Le bénéfice de l’article 2235 du code civil est purement personnel aux créanciers qui, à l’époque où ils auraient dû agir, se trouvaient en état de minorité, et ne s’étend pas à la caisse primaire d’assurance maladie. En outre, ainsi qu’il a été dit au point 4 du jugement, la demande indemnitaire présentée à l’administration par les créanciers n’est pas de nature à suspendre ou interrompre le délai de prescription prévu par l’article L. 1142-28 du code de la santé publique.

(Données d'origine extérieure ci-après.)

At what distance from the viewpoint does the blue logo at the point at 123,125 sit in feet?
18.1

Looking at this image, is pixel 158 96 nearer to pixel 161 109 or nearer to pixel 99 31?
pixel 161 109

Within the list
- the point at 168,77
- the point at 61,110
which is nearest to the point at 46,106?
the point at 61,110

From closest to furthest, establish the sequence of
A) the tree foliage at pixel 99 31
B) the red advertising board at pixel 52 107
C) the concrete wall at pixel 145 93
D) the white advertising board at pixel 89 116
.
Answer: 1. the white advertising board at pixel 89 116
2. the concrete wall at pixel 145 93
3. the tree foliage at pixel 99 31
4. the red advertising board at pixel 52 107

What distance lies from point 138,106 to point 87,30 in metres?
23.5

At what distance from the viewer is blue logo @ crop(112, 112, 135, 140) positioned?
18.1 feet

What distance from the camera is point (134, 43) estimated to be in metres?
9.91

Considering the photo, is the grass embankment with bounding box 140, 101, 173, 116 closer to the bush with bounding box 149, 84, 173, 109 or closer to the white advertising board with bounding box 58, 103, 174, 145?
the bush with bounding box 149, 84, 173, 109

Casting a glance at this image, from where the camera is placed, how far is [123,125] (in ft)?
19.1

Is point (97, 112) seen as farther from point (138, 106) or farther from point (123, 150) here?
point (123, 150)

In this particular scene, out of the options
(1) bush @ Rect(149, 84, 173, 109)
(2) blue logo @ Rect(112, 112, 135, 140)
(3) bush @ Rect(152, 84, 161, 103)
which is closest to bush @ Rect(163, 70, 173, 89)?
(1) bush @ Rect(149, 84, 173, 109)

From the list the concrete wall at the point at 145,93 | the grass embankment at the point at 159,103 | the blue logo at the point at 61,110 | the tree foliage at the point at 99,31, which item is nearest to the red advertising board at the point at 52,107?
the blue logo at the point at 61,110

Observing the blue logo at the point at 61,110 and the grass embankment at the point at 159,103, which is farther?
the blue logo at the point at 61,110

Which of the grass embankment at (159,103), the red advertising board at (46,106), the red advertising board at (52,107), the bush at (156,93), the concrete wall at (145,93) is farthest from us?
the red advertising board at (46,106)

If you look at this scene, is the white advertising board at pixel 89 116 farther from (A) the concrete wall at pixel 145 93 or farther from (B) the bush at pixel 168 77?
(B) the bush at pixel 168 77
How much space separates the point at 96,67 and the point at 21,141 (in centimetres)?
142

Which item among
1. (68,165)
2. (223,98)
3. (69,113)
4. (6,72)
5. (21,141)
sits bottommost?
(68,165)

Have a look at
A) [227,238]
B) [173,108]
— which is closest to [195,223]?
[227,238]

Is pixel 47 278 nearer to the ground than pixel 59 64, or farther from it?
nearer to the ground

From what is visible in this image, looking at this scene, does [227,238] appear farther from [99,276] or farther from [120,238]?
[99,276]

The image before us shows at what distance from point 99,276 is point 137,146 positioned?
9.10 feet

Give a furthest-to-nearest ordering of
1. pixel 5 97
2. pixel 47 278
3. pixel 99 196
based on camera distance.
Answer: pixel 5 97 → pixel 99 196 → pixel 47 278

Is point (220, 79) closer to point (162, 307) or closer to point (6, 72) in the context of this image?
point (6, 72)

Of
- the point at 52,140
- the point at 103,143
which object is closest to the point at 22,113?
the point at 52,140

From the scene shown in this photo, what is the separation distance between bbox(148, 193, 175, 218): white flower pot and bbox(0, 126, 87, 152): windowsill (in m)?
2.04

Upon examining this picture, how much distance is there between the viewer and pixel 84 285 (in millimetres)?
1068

Enfin, la caisse primaire d’assurance maladie du Puy-de-Dôme ne peut se prévaloir de sa qualité de subrogée dans les droits de la victime directe de l’accident médical pour demander le remboursement des débours engagés alors que Mme A… G… et M. D… G… ne sollicitent que l’indemnisation de leurs préjudices personnels.
Il s’ensuit que l’action de la caisse primaire d’assurance maladie du Puy-de-Dôme, qui ne peut valablement se prévaloir de la réclamation indemnitaire préalable présentée le 17 janvier 2022 par Mme A… G… et Mme C…, était prescrite lorsqu’elle a présenté ses conclusions tendant au remboursement de ses dépenses de santé et du capital décès versé aux enfants de la victime le 16 août 2023.
Sur les frais liés au litige :
Il y a lieu, dans les circonstances de l’espèce, de mettre à la charge du centre hospitalier universitaire de Clermont-Ferrand la somme de 1 500 euros à verser aux requérants en application des dispositions de l’article L. 761-1 du code de justice administrative.
D E C I D E :
Article 1er : Le centre hospitalier universitaire de Clermont-Ferrand est condamné à verser la somme de 59 742,64 euros à M. D… G… et la somme de 50 157,56 euros à Mme A… G… sous la réserve énoncée au point 19 du jugement.
Article 2 : Le centre hospitalier universitaire de Clermont-Ferrand versera aux requérants une somme de 1 500 euros en application de l’article L. 761-1 du code de justice administrative.
Article 3 : Le surplus des conclusions de Mme G… et de M. D… G… ainsi que les conclusions de la caisse primaire d’assurance maladie du Puy-de-Dôme sont rejetés.
Article 4 : Le présent jugement sera notifié à Mme A… G…, à M. D… G…, au centre hospitalier universitaire de Clermont-Ferrand, à Relyens et à la caisse primaire d’assurance maladie du Puy-de-Dôme.
Copie en sera adressée à Mme B… C….
Délibéré après l’audience du 27 mars 2026, à laquelle siégeaient :
Mme Caraës, présidente,
Mme Bollon, première conseillère,
Mme Michaud, conseillère.
Rendu public par mise à disposition au greffe le 24 avril 2026.
La présidente-rapporteure,
R. CARAËS
L’assesseure la plus ancienne,
L. BOLLON La greffière,
F. LLORACH
La République mande et ordonne à la ministre de la santé, des familles, de l’autonomie et des personnes handicapées en ce qui la concerne ou à tous commissaires de justice à ce requis en ce qui concerne les voies de droit commun contre les parties privées de pourvoir à l’exécution de la présente décision.